__Page extract__:

START

We have lined up talks and demos of particular interest in the digital experience age. The conference will cover a variety of Python web technologies in addition to Plone and will have plenty to offer to users, integrators, developers, and designers.
Each morning we will come together in the MIT Media Lab's Bartos Theater for keynote talks, and we're very excited about the keynotes we have lined up.
PYTHON WEB TECHNOLOGIES - Brandon Rhodes, who has been using Python since 1997 or 1998 (the exact year has been lost to history) and is this year's Pycon chair, will share his perspective on the past, present, and future of Python for the Web.
THE SUPER INTEGRATOR - Annette Lewis, who has created dozens of departmental and group Plone sites at Penn State University, will walk us through the process she uses to go from design comps to finished site in 2 weeks - with everything done through the web.
PLONE FUTURES - Eric Steele, Plone's esteemed release manager since the early days of Plone 4, will talk about the latest Plone developments - like the Rest API and the new approach to tiled layouts - that will make it even easier to support digital experiences.
ACCESSIBILITY - Paul Roeland, president of the Plone Foundation Board, will explain what it means and why it's vital to your whole process, from design to devops to content creation and curation. He'll show how Plone will support you as you work towards the goal of optimal SEO, multi-platform deliverability and full legal compliance.
DIGITAL MARKETING PLATFORMS - Ken Wasetis, of SapientNitro, will talk about how Plone fits into integrated digital marketing platforms that empower marketers with content-related capabilities such as personalization and targeting, data analytics, test-and-learn, and omni-channel campaigns across email, mobile, etc. He will also take a look at how Plone fits into a CMS + e-commerce and/or CMS + membership management integrated experience.
ETHICS OF DIGITAL MARKETING PLATFORMS - Ethan Zuckerman, director of the Center for Civic Media at MIT, will discuss the social, cultural, political, philosophical, and moral implications of these technologies.
WHEN PLONE IS NOT THE RIGHT FIT - For web applications without a content management component, Carlos De La Guardia gives us a tour of the Python web framework landscape. He wrote the book on the subject.
DJANGO+SALESFORCE - Salesforce.com can also be used as a Django database backend. Bill Blanchard will explain how to create a basic app that performs CRUD operations against Salesforce, and he'll review some of the "gotchas" that come with using Salesforce and the django-salesforce library.

END

__Task requirements__: Write out the stretch of the conference keynote lineup from "ETHICS OF DIGITAL" through "the django-salesforce library.", word for word.

(Saved entries)
START

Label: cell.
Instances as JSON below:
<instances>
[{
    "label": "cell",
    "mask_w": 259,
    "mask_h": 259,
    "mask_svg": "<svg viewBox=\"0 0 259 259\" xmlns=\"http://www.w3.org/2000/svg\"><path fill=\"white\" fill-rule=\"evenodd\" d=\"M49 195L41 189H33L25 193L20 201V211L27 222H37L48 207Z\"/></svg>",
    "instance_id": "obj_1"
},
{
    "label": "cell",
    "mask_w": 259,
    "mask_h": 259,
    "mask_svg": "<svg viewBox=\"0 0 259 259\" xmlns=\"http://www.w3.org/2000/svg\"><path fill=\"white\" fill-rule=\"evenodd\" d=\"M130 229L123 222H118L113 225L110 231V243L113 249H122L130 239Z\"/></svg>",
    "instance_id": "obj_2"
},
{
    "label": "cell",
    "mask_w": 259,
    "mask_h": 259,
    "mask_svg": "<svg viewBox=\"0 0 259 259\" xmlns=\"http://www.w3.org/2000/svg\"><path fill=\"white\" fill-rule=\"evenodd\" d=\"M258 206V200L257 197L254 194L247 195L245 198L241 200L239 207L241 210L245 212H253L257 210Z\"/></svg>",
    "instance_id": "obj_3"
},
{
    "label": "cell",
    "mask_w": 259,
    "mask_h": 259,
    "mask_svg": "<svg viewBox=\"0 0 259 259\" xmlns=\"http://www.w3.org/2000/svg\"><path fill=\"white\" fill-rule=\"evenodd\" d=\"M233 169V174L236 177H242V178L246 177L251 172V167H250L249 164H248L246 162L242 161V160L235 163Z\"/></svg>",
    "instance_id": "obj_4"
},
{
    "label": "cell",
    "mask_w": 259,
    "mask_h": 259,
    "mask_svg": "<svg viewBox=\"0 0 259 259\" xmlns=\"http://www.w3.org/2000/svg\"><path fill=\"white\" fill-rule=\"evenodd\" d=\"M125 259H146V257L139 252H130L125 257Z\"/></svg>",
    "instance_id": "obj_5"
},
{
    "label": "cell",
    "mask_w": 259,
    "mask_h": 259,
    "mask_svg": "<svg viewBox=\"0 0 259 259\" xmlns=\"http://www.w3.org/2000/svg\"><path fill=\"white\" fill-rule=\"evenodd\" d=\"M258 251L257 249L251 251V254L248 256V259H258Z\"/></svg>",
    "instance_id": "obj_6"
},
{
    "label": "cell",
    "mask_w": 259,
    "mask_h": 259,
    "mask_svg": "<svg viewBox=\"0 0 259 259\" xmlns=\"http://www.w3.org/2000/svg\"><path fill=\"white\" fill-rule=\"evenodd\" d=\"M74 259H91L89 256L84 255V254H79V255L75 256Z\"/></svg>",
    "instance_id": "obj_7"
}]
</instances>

END

__Final result__:
ETHICS OF DIGITAL MARKETING PLATFORMS - Ethan Zuckerman, director of the Center for Civic Media at MIT, will discuss the social, cultural, political, philosophical, and moral implications of these technologies.
WHEN PLONE IS NOT THE RIGHT FIT - For web applications without a content management component, Carlos De La Guardia gives us a tour of the Python web framework landscape. He wrote the book on the subject.
DJANGO+SALESFORCE - Salesforce.com can also be used as a Django database backend. Bill Blanchard will explain how to create a basic app that performs CRUD operations against Salesforce, and he'll review some of the "gotchas" that come with using Salesforce and the django-salesforce library.